Exercise materials:
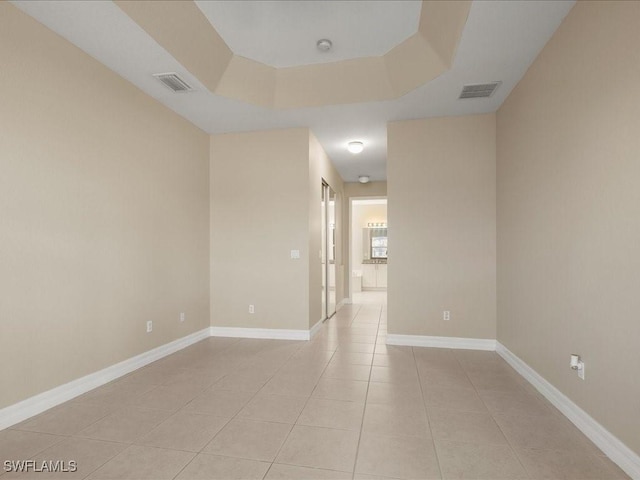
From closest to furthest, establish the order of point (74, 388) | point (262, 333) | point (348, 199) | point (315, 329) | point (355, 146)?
point (74, 388)
point (262, 333)
point (315, 329)
point (355, 146)
point (348, 199)

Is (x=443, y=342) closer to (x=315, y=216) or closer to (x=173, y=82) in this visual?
(x=315, y=216)

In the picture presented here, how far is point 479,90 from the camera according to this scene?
3.50 metres

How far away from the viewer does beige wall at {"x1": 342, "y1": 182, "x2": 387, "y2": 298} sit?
781 cm

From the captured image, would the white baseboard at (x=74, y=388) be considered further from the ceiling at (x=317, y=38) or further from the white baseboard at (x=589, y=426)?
the white baseboard at (x=589, y=426)

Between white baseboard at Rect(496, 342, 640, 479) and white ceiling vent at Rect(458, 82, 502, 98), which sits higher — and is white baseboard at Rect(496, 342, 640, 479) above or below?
below

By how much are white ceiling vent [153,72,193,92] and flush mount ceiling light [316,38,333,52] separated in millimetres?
1352

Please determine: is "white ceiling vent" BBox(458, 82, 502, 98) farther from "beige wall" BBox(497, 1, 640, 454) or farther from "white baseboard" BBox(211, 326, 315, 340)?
"white baseboard" BBox(211, 326, 315, 340)

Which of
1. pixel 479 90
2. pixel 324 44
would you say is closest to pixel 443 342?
pixel 479 90

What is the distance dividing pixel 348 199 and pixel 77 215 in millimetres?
5822

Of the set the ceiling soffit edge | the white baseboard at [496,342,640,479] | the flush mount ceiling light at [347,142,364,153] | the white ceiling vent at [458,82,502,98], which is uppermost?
the ceiling soffit edge

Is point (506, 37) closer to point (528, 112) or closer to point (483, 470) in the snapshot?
point (528, 112)

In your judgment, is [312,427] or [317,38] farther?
[317,38]

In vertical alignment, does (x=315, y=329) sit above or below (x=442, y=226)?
below

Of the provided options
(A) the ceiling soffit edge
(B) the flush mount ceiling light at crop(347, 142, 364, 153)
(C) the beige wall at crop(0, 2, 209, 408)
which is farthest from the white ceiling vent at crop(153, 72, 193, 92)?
(B) the flush mount ceiling light at crop(347, 142, 364, 153)
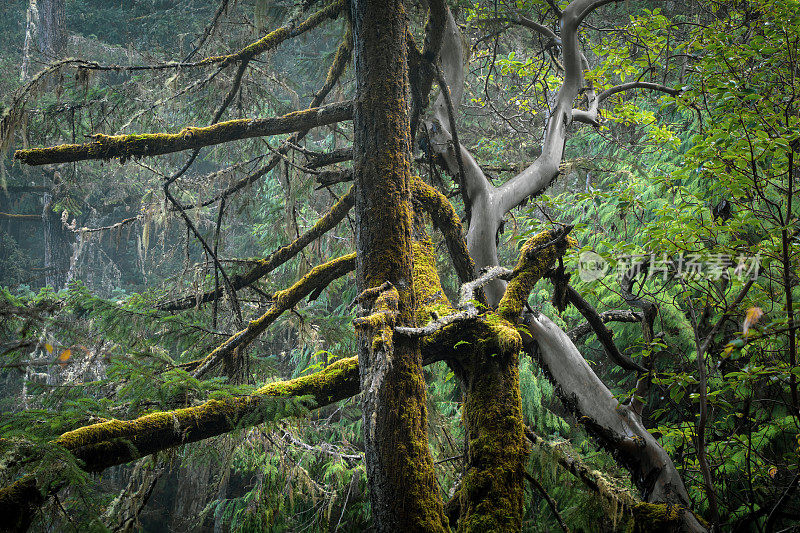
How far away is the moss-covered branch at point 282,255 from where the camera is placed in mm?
3721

What you need to do: Reproduce all of the lines above word for word, omitting the pictures.

Full output:
From closest to furthest, establish the order of point (74, 388) | point (262, 333) | point (348, 199) | point (315, 329) | point (355, 146)?
point (74, 388)
point (262, 333)
point (315, 329)
point (355, 146)
point (348, 199)

Is (x=443, y=342) closer to (x=315, y=216) or closer to (x=173, y=82) in this visual?
(x=315, y=216)

In the picture presented here, how far is point 479,90 from the camera according to this scene?
3.50 metres

How far away from the viewer does beige wall at {"x1": 342, "y1": 182, "x2": 387, "y2": 298} sit?
781 cm

From the captured image, would the white baseboard at (x=74, y=388) be considered further from the ceiling at (x=317, y=38) or further from the white baseboard at (x=589, y=426)?
the white baseboard at (x=589, y=426)

Between white baseboard at Rect(496, 342, 640, 479) and white ceiling vent at Rect(458, 82, 502, 98), which sits higher — and is white baseboard at Rect(496, 342, 640, 479) above or below?
below

By how much are white ceiling vent [153,72,193,92] and flush mount ceiling light [316,38,333,52] separated in millimetres?
1352

Please determine: is "white ceiling vent" BBox(458, 82, 502, 98) farther from "beige wall" BBox(497, 1, 640, 454) or farther from "white baseboard" BBox(211, 326, 315, 340)?
"white baseboard" BBox(211, 326, 315, 340)

Which of
1. pixel 479 90
2. pixel 324 44
would you say is closest to pixel 443 342?
pixel 479 90

What is the distance dividing pixel 348 199 and pixel 77 215 in millimetres?
5822

Of the set the ceiling soffit edge | the white baseboard at [496,342,640,479] | the flush mount ceiling light at [347,142,364,153] | the white ceiling vent at [458,82,502,98], which is uppermost?
the ceiling soffit edge

Is point (506, 37) closer to point (528, 112) or closer to point (483, 470) in the snapshot?
point (528, 112)

In your judgment, is [312,427] or [317,38] farther?
[317,38]

In vertical alignment, does (x=315, y=329) sit above or below (x=442, y=226)?
below

Of the provided options
(A) the ceiling soffit edge
(B) the flush mount ceiling light at crop(347, 142, 364, 153)
(C) the beige wall at crop(0, 2, 209, 408)
which is farthest from the white ceiling vent at crop(153, 72, 193, 92)?
(B) the flush mount ceiling light at crop(347, 142, 364, 153)
How far away is the moss-covered branch at point 282,255 from where the camera is placed in mm?
3721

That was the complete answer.